====== Material shown ======

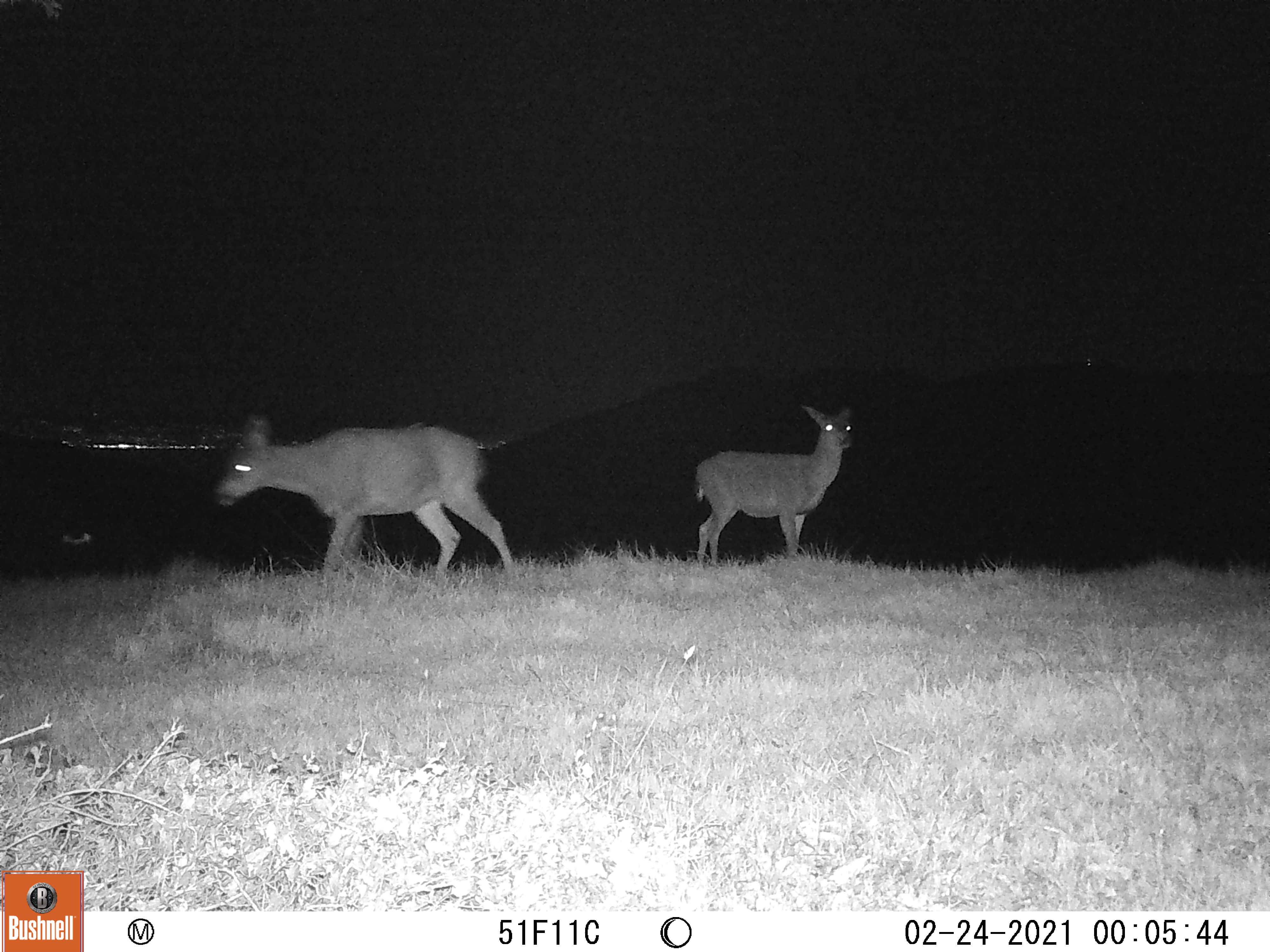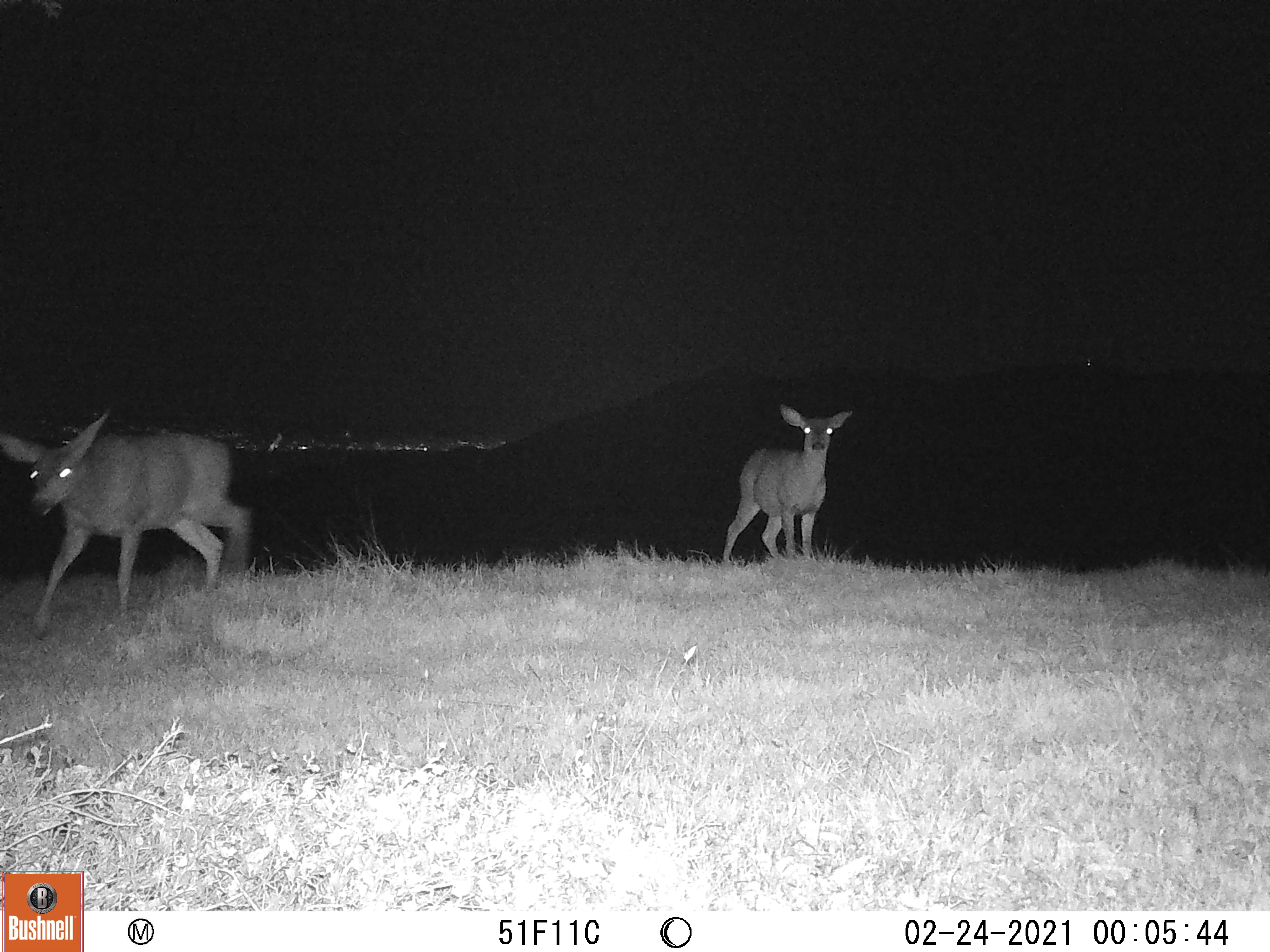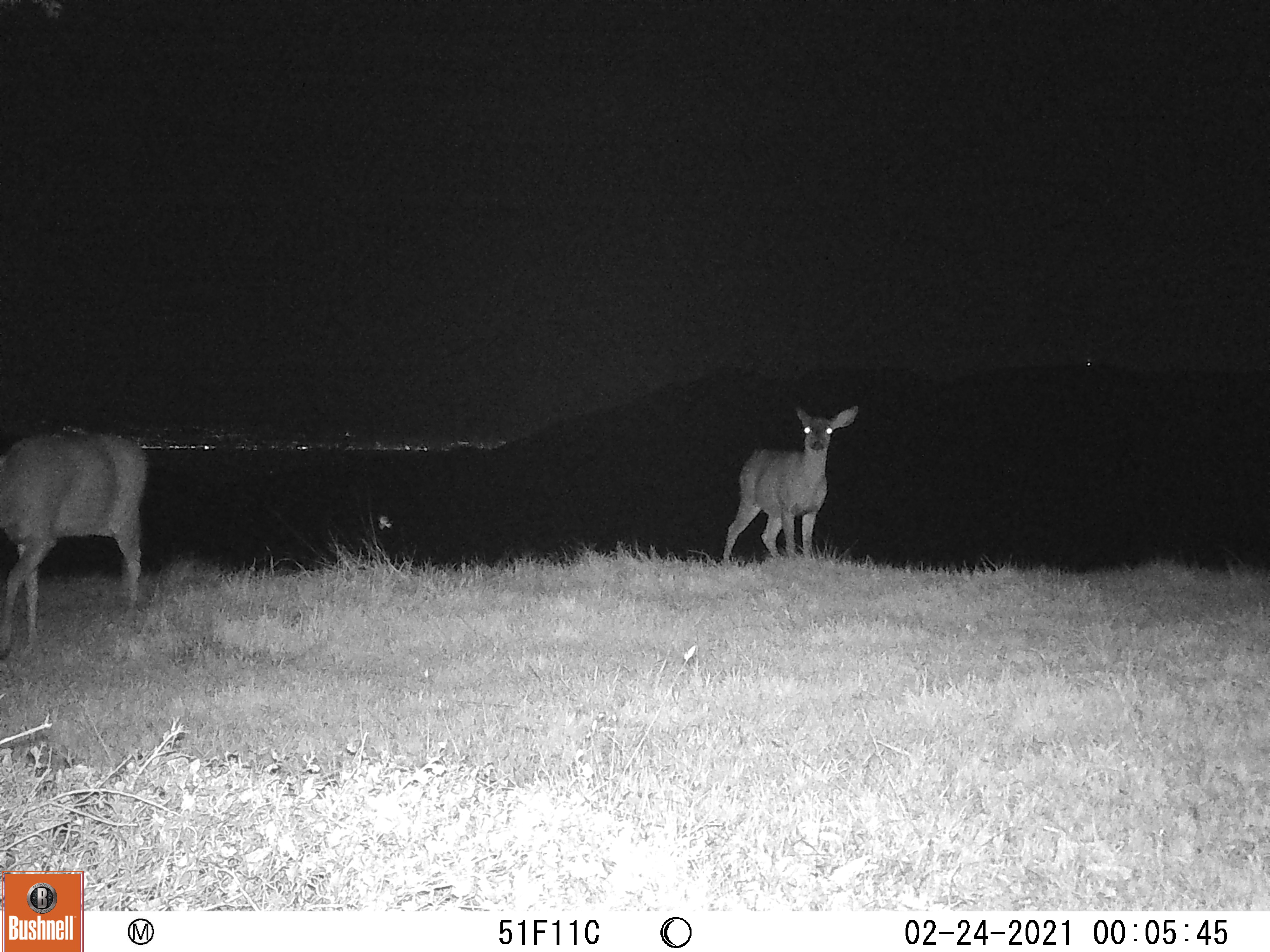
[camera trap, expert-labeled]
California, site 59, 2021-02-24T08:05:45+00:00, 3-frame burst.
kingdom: Animalia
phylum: Chordata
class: Mammalia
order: Artiodactyla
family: Cervidae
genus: Odocoileus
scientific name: Odocoileus hemionus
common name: mule deer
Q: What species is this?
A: Mule deer (Odocoileus hemionus).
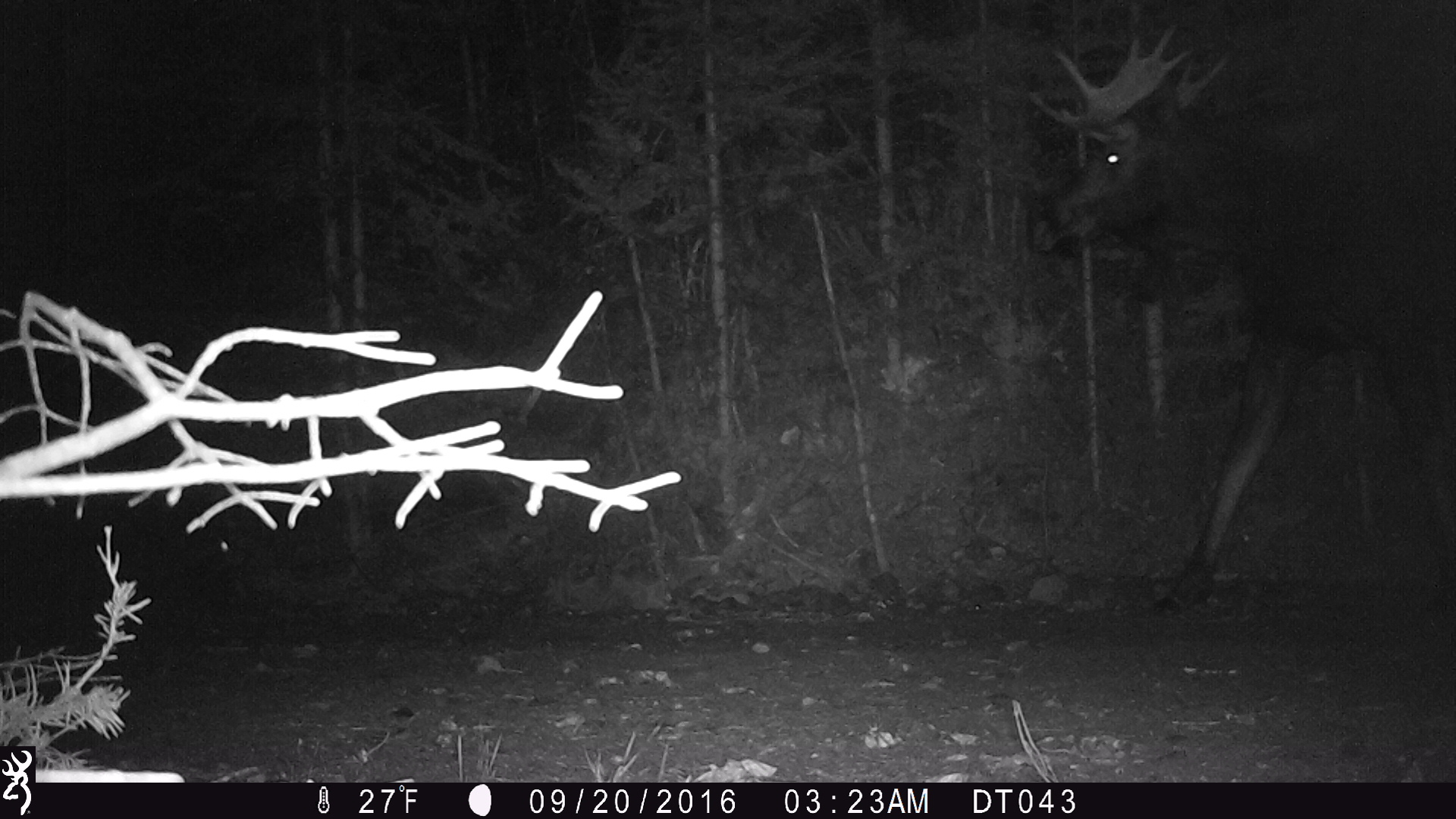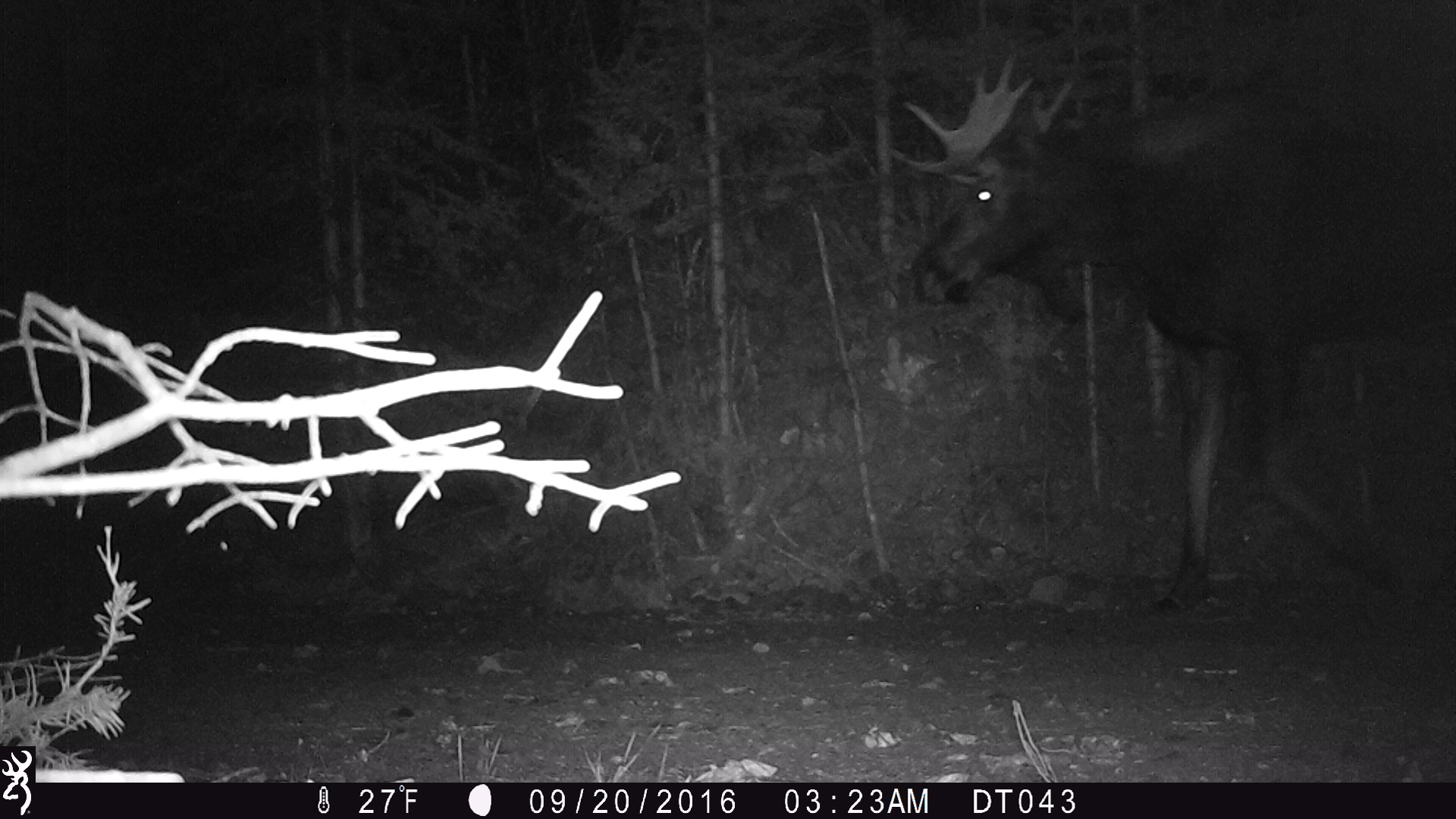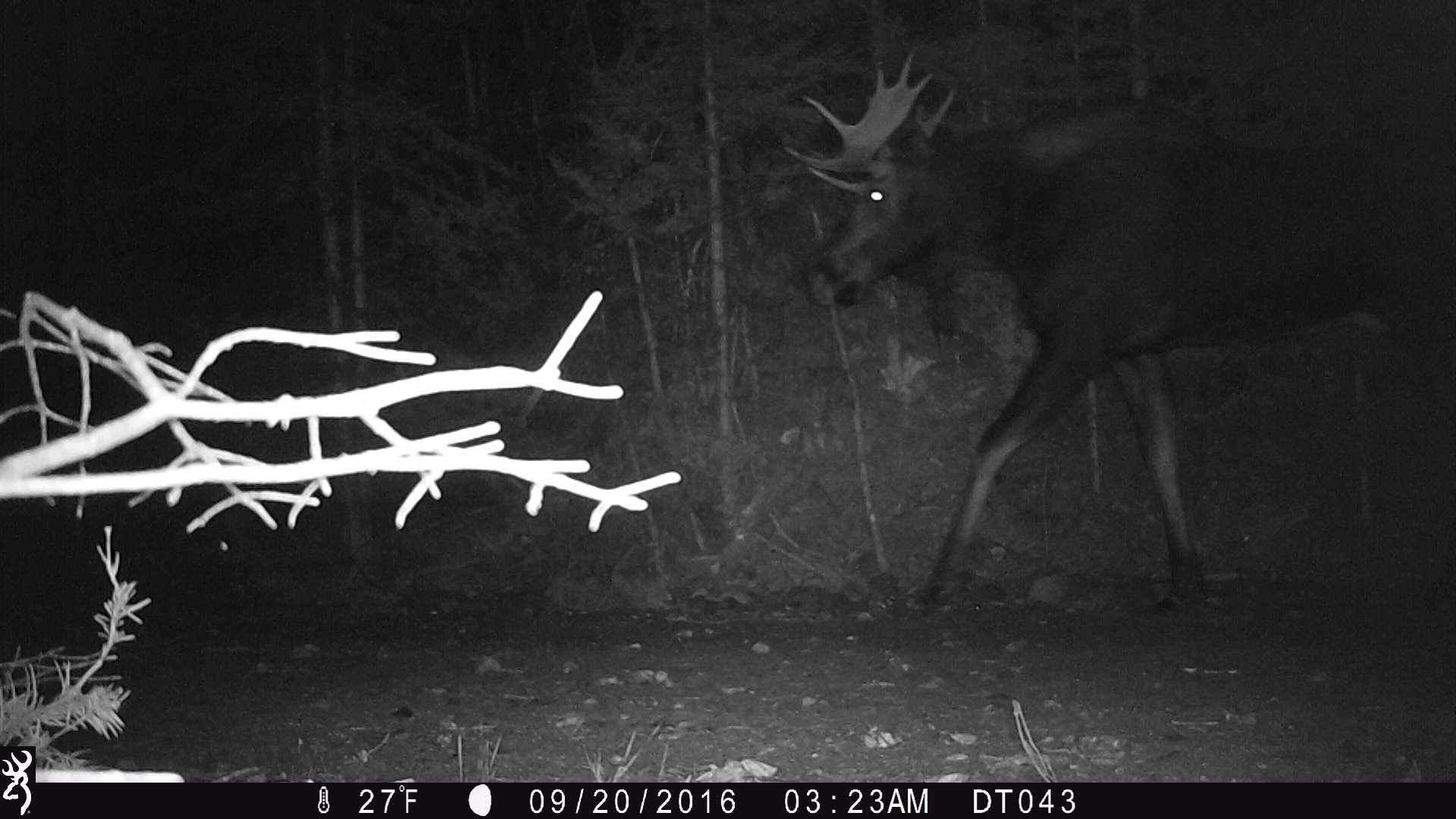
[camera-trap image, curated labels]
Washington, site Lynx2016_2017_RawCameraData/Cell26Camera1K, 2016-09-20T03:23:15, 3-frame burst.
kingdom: Animalia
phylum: Chordata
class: Mammalia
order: Artiodactyla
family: Cervidae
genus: Alces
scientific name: Alces alces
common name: moose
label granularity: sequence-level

======

» Exercise brief
When you transcribe the entries above, keep every word exact and leave out the pictures.

» Output of the exercise
[camera trap, expert-labeled]
California, site 59, 2021-02-24T08:05:45+00:00, 3-frame burst.
kingdom: Animalia
phylum: Chordata
class: Mammalia
order: Artiodactyla
family: Cervidae
genus: Odocoileus
scientific name: Odocoileus hemionus
common name: mule deer
Q: What species is this?
A: Mule deer (Odocoileus hemionus).
[camera-trap image, curated labels]
Washington, site Lynx2016_2017_RawCameraData/Cell26Camera1K, 2016-09-20T03:23:15, 3-frame burst.
kingdom: Animalia
phylum: Chordata
class: Mammalia
order: Artiodactyla
family: Cervidae
genus: Alces
scientific name: Alces alces
common name: moose
label granularity: sequence-level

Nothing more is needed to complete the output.